Car la distance s’est fondue
Dans le creuset électrique,
Et les roues éperdues
Rythment des heurts métalliques
Légers
Comme les baisers
De l’arrivée...

Les trois envois de Mme Thill-Burnay prouvent, sans conteste, une nature poétique aussi remarquable, mais elle n’a pas pu tout à fait se soumettre aux limites imposées dans ses deux meilleurs poèmes (en vers libres et subtils), et, quand elle s’est efforcée de le faire dans le troisième (« Locomotive »), elle s’est trouvée un peu guindée (est-ce la faute à l’alexandrin ?), sauf dans quelques strophes comme celles-ci, qui sont très belles :

Je vois ses veux brillants dans son masque de jade
Refléter son ardeur à vivre bien plus vite.
Ayant dans son clinquant la notion de son grade,
Elle imprime grandeur et noblesse à sa suite.
Elle parait féline, car on l’entend à peine
Stopper le long des quais en fièvre des départs,
Portant encore en elle le calme de la plaine
Qu’elle a coupée tantôt bien avant les remparts...

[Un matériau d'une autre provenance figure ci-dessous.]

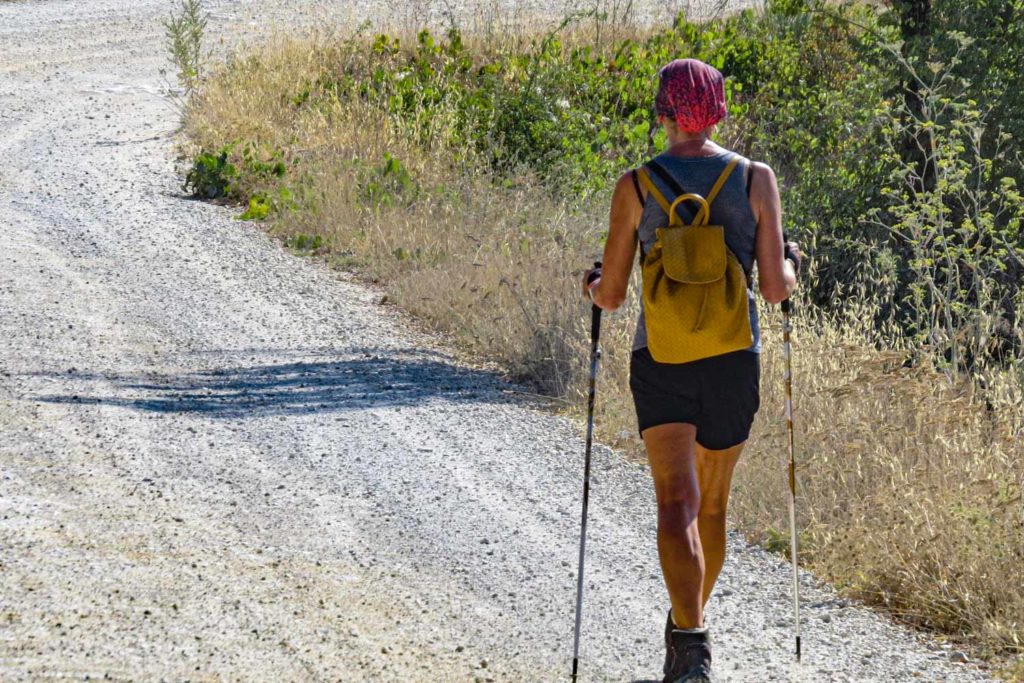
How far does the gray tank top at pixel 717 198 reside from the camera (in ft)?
12.6

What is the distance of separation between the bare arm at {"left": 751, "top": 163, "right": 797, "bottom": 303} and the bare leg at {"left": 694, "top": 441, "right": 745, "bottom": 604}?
1.57 feet

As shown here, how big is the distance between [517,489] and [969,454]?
6.64 ft

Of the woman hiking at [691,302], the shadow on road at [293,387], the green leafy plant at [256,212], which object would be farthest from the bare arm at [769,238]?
the green leafy plant at [256,212]

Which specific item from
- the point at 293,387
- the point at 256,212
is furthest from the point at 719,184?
the point at 256,212

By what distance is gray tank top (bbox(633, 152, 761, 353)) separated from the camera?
3.85m

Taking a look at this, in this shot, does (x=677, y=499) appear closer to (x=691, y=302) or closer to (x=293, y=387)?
(x=691, y=302)

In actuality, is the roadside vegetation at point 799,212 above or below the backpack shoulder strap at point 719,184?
below

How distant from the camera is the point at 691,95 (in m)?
3.83

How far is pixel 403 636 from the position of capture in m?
4.74

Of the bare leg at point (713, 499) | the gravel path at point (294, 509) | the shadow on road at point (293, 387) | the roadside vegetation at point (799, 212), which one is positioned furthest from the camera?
the shadow on road at point (293, 387)

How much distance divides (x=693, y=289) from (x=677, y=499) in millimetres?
620

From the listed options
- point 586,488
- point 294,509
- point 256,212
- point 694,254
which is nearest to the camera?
point 694,254

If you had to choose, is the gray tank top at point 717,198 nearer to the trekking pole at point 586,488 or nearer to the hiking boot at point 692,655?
the trekking pole at point 586,488

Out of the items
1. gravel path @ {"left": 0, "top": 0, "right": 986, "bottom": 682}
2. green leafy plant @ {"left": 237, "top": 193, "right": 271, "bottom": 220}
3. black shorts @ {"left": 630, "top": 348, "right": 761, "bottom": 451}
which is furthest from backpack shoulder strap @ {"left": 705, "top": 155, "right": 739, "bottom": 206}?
green leafy plant @ {"left": 237, "top": 193, "right": 271, "bottom": 220}
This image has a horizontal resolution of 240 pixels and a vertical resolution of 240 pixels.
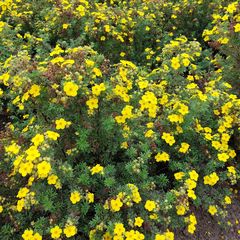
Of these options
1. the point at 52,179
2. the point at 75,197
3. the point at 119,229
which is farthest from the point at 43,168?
the point at 119,229

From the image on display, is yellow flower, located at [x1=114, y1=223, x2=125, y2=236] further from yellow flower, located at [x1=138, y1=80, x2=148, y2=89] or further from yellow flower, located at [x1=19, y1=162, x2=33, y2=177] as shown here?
yellow flower, located at [x1=138, y1=80, x2=148, y2=89]

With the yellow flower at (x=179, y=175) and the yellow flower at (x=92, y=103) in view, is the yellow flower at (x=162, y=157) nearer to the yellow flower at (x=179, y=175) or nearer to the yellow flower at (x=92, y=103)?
the yellow flower at (x=179, y=175)

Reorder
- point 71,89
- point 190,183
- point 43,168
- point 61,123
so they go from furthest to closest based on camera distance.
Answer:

Il y a longtemps que l’on a comparé l’électricité à une fée. Si Mme Champagne a repris cette comparaison banale avec bonheur, d’autres concurrents ont été moins heureux en le faisant. Une exception toutefois : M. Georges Lelangue (Cuesmes), de qui nous citerons cet extrait plein de grâce :

Puissance autoritaire
D’un merveilleux mystère...
Invisible, de caténaire en caténaire,
Ardente funambule, elle court sur son fil !
Et, voulant partager son désir sans limite
D’aller toujours plus vite,
Elle attire le train dans son rythme subtil...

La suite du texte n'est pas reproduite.